The Tragedy of the Commons

[Editor’s note: This post is the first entry by the Times’ newest contributor and friend of the blog Halifax Shadow!  I’m sure that all of our readers will join me in welcoming him aboard!]

 

Why are the cattle on a common so puny and stunted? Why is the common itself so bare-worn, and cropped so differently from the adjoining enclosures?” – William Lloyd Forster, in 1832 

I’m sure that most readers are familiar with the “tragedy of the commons.” This concept is a simple one that describes a situation in which a resource that is to be used for profit and is un-owned tends to be overused, potentially to a breaking point. Furthermore, the resource will be under-invested, as any improvements made to it will provide returns for the common good and not for the specific individual(s) making the investment. 

As an example of this, we’ve recently heard serious allegations regarding the complicity of Purdue Pharmaceuticals and the Sackler family in aggressively pushing opioid prescriptions – up to and including knowingly encouraging doctors and pharmacies who were moving irregular amounts of the product (likely to addicted people) to move even more. This opioid epidemic – which claimed 130 American lives per day in 2017 –  is the greatest drug crisis America has ever seen.

It is worth asking why the Sackler family looked at the citizens of the nation as mere consumers, who could be used up for profit and ultimately destroyed by their product. The Sacklers could not or did not perceive of their relationship with their customers as a bilateral one, with a potential upside involved for investing in their success. This behavior looks remarkably like the tragedy of the commons applied to human beings.

In liberal democracies, “freedom” is an individualistic endeavor which means “freedom from” obligations to other people. We have progressed beyond serfdom to become citizens, with notional equality. Citizens are free of formal obligations to the elite and, crucially, the elite are free of obligations in return. We are all “equal” in our freedom from one another, which gives us license to act as individuals but also makes each of us an “un-owned,” common asset. We have not even begun, as a nation, to think clearly about what are the opportunity costs of our “freedom,” namely, reduced investment in each other and in particular a predatory approach from our elites.

I suspect feudal lords would never have considered addicting their serfs to opiates a smart trade-off, because people were an “owned” resource, one to be developed (or at least not destroyed) in the interest of future generations.

The backbone of the feudal system was the concept that nobility, clergy, and peasantry were to be locked into long-term obligations, by custom or by oath, to one another that could rarely be abrogated. No tragedy of the commons here.

This is not to say every feudal lord treated all of their people well all of the time. We can never guarantee benevolent or even intelligent decisions, but political engineering can bring elite incentives into better or worse alignment for society. It’s safe to say elites who have binding obligations from and to their people have interests more deeply entwined with them, and thus better alignment. Compare this with the Sackler’s relationship to the rest of the nation as mere “units of consumption” and it is difficult to disagree.

Recognizing that feudalism was eclipsed by irreversible changes in economics and military technology, we cannot wind back the clock.

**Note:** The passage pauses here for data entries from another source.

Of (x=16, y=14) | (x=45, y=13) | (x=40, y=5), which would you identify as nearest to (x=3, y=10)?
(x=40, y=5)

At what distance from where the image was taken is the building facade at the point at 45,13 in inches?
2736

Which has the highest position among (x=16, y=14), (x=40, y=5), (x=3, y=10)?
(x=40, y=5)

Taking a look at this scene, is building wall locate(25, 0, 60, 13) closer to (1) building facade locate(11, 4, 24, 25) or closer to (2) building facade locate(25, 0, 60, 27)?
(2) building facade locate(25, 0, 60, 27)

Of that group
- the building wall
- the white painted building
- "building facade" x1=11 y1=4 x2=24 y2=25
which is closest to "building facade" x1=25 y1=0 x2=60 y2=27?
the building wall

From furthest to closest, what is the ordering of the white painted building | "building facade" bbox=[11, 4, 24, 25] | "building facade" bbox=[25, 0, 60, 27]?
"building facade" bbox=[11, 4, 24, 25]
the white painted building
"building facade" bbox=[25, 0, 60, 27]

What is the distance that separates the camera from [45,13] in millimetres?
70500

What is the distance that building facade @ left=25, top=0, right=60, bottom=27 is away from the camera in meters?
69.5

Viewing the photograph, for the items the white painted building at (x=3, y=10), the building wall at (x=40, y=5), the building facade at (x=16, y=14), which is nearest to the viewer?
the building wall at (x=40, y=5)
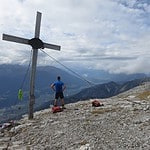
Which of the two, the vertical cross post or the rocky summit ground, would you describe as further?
the vertical cross post

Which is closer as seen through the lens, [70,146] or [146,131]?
[70,146]

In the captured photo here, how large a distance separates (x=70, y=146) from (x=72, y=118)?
7084mm

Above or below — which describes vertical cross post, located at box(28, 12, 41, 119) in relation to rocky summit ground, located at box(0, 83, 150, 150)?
above

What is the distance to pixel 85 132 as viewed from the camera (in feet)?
63.7

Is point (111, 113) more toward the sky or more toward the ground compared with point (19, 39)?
more toward the ground

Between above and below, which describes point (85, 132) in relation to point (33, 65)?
below

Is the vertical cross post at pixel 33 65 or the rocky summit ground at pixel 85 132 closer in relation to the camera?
the rocky summit ground at pixel 85 132

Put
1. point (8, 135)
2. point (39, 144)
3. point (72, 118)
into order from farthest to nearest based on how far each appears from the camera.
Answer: point (72, 118)
point (8, 135)
point (39, 144)

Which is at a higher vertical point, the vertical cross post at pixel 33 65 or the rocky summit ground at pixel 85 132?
Answer: the vertical cross post at pixel 33 65

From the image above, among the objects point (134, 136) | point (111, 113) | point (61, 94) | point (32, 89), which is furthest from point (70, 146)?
point (61, 94)

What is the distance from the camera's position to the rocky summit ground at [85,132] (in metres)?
16.9

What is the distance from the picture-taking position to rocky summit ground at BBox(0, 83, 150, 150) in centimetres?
1691

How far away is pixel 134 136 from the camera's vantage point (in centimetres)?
1761

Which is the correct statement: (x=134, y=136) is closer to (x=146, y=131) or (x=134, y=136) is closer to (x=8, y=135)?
(x=146, y=131)
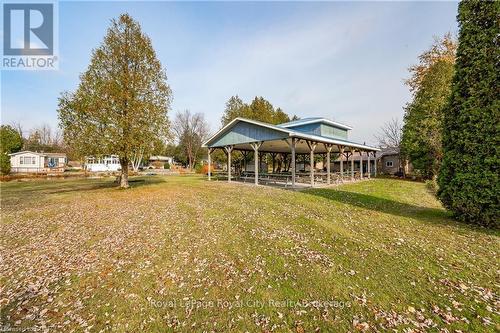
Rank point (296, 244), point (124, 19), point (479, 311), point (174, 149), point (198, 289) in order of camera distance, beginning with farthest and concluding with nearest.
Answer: point (174, 149), point (124, 19), point (296, 244), point (198, 289), point (479, 311)

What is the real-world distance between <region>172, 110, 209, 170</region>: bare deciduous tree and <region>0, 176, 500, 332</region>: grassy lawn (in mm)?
53725

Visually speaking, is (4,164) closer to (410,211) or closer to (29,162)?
(29,162)

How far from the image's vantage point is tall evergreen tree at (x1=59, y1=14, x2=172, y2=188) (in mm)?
15492

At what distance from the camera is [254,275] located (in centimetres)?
470

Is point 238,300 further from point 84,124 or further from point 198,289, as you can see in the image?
point 84,124

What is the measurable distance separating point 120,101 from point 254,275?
638 inches

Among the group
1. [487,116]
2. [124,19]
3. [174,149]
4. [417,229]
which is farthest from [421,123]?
[174,149]

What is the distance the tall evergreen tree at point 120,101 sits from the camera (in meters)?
15.5

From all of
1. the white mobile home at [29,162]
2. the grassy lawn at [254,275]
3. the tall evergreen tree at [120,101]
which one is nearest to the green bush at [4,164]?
the white mobile home at [29,162]

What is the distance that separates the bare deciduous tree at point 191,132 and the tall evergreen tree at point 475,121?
57.1 m

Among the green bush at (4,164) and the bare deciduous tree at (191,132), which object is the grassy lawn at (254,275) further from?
the bare deciduous tree at (191,132)

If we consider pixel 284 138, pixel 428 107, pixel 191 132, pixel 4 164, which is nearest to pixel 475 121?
pixel 284 138

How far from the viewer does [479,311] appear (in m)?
3.43

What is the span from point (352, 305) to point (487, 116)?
7.48m
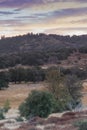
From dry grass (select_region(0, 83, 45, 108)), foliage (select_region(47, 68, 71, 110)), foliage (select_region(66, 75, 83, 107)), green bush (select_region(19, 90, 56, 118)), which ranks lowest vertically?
dry grass (select_region(0, 83, 45, 108))

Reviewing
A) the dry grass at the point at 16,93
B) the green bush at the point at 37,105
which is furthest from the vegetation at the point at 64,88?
the green bush at the point at 37,105

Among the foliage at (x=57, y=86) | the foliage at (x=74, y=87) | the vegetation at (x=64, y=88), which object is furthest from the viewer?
the foliage at (x=74, y=87)

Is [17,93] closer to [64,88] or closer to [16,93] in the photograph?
[16,93]

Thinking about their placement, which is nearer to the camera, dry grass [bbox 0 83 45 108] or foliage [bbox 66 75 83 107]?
foliage [bbox 66 75 83 107]

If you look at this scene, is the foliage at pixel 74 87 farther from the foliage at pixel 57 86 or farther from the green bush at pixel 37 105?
the green bush at pixel 37 105

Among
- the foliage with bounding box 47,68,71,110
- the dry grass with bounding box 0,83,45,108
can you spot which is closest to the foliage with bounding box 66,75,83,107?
the foliage with bounding box 47,68,71,110

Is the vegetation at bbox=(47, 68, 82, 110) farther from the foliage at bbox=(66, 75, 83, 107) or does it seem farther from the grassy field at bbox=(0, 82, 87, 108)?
the grassy field at bbox=(0, 82, 87, 108)

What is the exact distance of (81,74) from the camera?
9656cm

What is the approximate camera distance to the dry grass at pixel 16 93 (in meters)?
65.0

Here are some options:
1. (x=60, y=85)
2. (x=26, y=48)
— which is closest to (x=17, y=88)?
(x=60, y=85)

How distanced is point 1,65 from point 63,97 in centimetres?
7272

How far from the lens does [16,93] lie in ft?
243

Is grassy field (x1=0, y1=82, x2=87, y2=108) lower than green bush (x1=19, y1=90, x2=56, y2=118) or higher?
lower

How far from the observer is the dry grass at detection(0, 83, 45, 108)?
6500cm
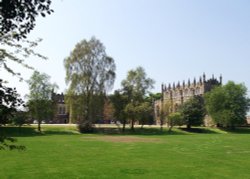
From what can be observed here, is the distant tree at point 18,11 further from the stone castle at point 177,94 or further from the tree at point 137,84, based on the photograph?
the stone castle at point 177,94

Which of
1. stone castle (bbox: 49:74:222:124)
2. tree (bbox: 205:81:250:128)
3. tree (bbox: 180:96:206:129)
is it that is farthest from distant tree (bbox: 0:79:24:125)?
stone castle (bbox: 49:74:222:124)

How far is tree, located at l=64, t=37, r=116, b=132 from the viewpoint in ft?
238

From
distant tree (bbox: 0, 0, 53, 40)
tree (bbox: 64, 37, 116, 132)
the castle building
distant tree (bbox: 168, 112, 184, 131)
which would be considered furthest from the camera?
the castle building

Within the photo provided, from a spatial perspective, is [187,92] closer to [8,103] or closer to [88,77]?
[88,77]

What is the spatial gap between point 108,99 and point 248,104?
44.6m

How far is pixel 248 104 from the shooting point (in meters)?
104

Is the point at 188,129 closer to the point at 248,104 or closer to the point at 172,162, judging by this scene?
the point at 248,104

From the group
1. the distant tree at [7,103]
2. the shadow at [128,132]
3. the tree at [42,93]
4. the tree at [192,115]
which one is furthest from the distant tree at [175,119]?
the distant tree at [7,103]

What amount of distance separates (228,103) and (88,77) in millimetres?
46740

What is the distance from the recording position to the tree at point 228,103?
99.2 m

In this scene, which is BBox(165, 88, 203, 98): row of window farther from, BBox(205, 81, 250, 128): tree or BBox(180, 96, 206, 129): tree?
BBox(180, 96, 206, 129): tree

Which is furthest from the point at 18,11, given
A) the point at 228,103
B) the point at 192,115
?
the point at 228,103

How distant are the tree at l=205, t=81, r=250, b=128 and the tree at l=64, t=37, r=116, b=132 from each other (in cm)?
3892

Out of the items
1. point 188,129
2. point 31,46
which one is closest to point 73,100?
point 188,129
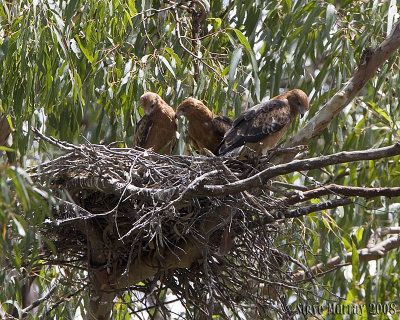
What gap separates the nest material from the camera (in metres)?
4.36

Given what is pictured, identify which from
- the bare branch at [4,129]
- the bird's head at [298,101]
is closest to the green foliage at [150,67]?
the bird's head at [298,101]

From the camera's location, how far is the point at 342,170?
7102mm

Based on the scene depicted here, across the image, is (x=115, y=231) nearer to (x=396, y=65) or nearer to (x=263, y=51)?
(x=263, y=51)

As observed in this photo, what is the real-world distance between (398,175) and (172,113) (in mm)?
2099

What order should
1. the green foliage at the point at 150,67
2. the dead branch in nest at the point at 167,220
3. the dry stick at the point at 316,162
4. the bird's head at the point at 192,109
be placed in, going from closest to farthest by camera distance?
the dry stick at the point at 316,162
the dead branch in nest at the point at 167,220
the green foliage at the point at 150,67
the bird's head at the point at 192,109

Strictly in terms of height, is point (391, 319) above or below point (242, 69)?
below

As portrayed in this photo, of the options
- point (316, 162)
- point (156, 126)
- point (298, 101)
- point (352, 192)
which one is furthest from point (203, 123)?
point (316, 162)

Instead, we should explore measured steps to create deeper obligations between people up and down our own contemporary hierarchies. For example, we could usher in a return of apprenticeships – which represent a mutual obligation over an extended period of years – being an option for both employers and employees alike. Furthermore, we could make employment contracts mutually binding for multiple-year increments.

Even if such changes to employment relationships were optional, we could build this parallel system of mutual obligation to displace “employment at will” relationships which either party can walk out with only cursory justification. Combine this with other changes to employment law to ban the use of university degrees as “gating criteria” for hiring staff, and all of a sudden we have employees and employers who both have a tremendous mutual interest in developing talent from the entry level.

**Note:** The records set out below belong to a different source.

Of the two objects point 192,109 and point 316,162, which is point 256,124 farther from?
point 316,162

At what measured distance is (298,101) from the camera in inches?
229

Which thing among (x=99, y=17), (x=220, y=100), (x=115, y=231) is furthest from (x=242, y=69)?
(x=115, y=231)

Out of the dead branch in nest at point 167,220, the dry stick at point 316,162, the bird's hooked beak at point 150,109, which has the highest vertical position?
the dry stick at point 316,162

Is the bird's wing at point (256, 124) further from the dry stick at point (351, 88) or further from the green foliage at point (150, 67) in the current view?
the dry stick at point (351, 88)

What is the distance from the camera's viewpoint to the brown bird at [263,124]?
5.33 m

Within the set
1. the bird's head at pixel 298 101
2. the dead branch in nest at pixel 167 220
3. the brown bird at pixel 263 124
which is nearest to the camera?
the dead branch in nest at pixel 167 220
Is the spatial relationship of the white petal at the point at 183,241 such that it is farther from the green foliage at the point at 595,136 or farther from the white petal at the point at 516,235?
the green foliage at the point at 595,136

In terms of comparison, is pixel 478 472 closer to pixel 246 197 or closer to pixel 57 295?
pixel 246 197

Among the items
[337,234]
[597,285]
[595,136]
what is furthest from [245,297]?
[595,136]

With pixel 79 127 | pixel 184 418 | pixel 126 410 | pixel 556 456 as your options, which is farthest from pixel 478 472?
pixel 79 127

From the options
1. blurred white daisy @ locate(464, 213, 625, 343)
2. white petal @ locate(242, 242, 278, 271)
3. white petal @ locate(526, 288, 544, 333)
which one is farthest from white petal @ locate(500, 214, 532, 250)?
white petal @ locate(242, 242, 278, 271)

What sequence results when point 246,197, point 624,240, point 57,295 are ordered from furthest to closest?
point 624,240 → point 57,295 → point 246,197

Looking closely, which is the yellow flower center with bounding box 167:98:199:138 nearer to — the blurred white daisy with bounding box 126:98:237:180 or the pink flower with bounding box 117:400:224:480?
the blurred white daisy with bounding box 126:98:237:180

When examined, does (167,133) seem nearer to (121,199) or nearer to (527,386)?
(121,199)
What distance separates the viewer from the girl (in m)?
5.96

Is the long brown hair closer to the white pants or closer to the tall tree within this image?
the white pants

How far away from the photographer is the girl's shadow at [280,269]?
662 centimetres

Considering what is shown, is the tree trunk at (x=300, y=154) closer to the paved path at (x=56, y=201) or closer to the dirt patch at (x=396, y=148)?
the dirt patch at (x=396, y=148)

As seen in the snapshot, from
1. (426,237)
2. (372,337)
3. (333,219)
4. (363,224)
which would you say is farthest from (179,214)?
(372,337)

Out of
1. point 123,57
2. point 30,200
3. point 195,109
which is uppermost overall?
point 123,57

I suggest a broader discourse needs to take place to identify other areas in which we could encourage the return of long-term commitments between people, even under the framework of liberal democracy.

In Conclusion

Every time we see elites making decisions which degrade the value of human capital in their domains (another example is mass immigration) it is worth asking whether or not our “freedoms” have been worth their lack of positive interest or outright hostility. I for one, think not.

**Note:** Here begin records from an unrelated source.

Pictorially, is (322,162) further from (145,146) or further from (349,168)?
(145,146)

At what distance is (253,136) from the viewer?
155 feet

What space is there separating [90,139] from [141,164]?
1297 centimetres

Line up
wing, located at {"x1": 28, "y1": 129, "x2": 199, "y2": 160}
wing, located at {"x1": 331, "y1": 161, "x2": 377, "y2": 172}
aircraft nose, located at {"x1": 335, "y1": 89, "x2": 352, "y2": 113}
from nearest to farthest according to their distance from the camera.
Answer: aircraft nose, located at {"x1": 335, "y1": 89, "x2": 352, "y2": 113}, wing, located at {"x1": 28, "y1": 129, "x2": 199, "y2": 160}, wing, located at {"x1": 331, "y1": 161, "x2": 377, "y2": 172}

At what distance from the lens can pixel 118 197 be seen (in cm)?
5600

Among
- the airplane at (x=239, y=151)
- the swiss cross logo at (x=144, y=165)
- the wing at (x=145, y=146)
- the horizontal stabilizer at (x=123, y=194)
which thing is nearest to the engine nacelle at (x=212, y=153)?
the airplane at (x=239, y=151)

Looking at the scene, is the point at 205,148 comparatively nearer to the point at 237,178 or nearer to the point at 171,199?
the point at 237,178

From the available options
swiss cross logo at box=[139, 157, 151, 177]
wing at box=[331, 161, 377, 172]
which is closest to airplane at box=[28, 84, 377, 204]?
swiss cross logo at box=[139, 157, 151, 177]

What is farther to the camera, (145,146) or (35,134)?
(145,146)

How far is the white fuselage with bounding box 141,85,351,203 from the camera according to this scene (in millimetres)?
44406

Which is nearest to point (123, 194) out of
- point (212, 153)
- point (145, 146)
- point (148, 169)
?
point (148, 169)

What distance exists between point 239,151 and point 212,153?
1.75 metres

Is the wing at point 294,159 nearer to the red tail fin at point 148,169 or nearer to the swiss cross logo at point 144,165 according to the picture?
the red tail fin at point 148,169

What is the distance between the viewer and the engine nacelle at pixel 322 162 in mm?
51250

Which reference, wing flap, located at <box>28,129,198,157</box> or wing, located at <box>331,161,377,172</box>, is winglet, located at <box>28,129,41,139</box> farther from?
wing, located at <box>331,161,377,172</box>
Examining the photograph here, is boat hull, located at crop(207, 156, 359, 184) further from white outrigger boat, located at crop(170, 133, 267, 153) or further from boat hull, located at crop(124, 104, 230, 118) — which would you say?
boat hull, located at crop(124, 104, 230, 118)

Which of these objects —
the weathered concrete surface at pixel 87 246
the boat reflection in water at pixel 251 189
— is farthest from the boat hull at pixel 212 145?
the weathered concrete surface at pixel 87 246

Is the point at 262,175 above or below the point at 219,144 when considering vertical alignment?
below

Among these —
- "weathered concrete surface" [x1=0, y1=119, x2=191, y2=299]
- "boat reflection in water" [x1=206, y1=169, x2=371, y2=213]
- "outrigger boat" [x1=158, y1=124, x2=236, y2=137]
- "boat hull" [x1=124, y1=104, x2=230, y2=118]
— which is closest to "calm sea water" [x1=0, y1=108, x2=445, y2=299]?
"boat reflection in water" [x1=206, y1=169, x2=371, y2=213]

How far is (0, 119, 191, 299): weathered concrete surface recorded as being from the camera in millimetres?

3 thoughts on “The Tragedy of the Commons

  1. Democracy is pretty much the logic of communism applied to government. Once I realized this, it became obvious why it tends towards economic leftism and also why the small/big government debate is not really carving reality at its joints. As long as government is communist, of course one should want it to have as little effect on society as possible, because big governments equals a communist takeover of society. But this not true for a non-communist, owned government. In that case it largely becomes a technical issue, very much like what style of managing a corporation is best, with no black or white answers because it really depends on the circumstances. On what kind of people it rules over, mostly.